» Requirement:
Convert the items, starting at the one that contains "Is the white" and ending at the last item, into a two-column CSV with the headers text and answer. Give one row per item, put each field in quotation marks, and replace any line breaks with spaces.

» Data supplied:

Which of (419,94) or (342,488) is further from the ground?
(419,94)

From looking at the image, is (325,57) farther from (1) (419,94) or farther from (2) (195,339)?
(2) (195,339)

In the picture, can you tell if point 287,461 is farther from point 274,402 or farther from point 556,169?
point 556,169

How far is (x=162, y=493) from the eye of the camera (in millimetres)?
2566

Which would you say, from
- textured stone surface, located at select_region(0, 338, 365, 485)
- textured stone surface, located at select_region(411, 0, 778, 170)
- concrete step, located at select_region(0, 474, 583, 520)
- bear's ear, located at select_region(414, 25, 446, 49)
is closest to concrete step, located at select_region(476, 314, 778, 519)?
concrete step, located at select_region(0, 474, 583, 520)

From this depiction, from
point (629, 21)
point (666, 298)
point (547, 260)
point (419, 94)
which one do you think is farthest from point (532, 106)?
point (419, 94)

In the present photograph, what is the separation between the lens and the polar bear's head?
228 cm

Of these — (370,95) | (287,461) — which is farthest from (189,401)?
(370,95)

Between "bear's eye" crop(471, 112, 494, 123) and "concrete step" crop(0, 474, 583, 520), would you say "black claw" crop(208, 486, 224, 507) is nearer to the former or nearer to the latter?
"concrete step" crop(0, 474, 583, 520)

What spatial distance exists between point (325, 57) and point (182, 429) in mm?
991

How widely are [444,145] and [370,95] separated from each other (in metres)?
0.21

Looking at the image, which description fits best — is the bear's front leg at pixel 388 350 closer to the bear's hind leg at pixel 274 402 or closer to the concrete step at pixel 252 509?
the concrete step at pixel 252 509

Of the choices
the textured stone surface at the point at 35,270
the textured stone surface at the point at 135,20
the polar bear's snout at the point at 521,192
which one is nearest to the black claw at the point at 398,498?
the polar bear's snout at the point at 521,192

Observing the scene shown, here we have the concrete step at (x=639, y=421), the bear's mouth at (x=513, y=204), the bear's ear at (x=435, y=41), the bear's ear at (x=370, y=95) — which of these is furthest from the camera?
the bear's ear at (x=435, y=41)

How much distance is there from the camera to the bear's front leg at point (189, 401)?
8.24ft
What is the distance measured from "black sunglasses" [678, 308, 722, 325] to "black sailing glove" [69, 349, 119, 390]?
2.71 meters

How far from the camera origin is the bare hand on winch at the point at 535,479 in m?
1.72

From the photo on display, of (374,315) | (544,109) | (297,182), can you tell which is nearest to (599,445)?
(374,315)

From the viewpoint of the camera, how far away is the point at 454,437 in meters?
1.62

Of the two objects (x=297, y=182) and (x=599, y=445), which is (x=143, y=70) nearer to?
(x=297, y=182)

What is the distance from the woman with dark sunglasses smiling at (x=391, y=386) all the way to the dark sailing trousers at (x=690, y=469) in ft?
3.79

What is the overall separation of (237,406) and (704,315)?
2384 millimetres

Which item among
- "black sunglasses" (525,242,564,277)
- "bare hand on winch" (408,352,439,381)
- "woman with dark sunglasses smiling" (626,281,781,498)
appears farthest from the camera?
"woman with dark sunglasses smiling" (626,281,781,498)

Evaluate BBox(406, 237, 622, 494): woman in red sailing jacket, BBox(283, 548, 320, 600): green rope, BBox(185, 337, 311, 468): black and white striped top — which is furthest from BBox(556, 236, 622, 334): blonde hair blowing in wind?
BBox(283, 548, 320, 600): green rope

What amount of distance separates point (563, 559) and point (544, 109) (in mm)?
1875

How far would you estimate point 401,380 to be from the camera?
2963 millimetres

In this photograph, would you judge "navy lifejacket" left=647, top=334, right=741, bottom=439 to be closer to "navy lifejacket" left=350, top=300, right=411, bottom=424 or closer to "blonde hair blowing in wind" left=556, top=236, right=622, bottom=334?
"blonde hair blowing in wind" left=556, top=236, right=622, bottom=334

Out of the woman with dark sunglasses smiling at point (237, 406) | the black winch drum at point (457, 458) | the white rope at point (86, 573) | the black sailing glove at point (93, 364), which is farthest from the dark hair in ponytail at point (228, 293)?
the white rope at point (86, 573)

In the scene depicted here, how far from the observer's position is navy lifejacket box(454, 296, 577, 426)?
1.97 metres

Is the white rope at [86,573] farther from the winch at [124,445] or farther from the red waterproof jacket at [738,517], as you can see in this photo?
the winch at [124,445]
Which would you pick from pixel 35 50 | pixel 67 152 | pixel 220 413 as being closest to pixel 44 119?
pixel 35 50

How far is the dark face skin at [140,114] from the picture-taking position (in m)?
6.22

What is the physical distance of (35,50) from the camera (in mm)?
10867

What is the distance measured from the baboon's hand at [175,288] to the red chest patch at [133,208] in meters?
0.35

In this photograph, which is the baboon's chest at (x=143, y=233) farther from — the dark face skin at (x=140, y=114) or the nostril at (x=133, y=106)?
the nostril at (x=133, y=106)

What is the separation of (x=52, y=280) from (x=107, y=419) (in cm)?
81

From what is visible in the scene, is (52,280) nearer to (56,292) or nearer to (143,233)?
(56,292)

» Exercise response:
text,answer
"Is the white rope at [86,573] farther from the winch at [124,445] or farther from the red waterproof jacket at [738,517], as you can see in this photo?","the winch at [124,445]"
"Which would you pick from pixel 35 50 | pixel 67 152 | pixel 220 413 as being closest to pixel 44 119?","pixel 35 50"
"How far is the dark face skin at [140,114] from the picture-taking position (in m)?","6.22"
"What is the physical distance of (35,50) from the camera (in mm)?","10867"
"What is the distance measured from the baboon's hand at [175,288] to the red chest patch at [133,208] in meters?","0.35"
"In this photograph, which is the baboon's chest at (x=143, y=233) farther from — the dark face skin at (x=140, y=114) or the nostril at (x=133, y=106)?","the nostril at (x=133, y=106)"
"What is the separation of (x=52, y=280) from (x=107, y=419) (in cm)?","81"
"From what is visible in the scene, is (52,280) nearer to (56,292) or nearer to (143,233)?","(56,292)"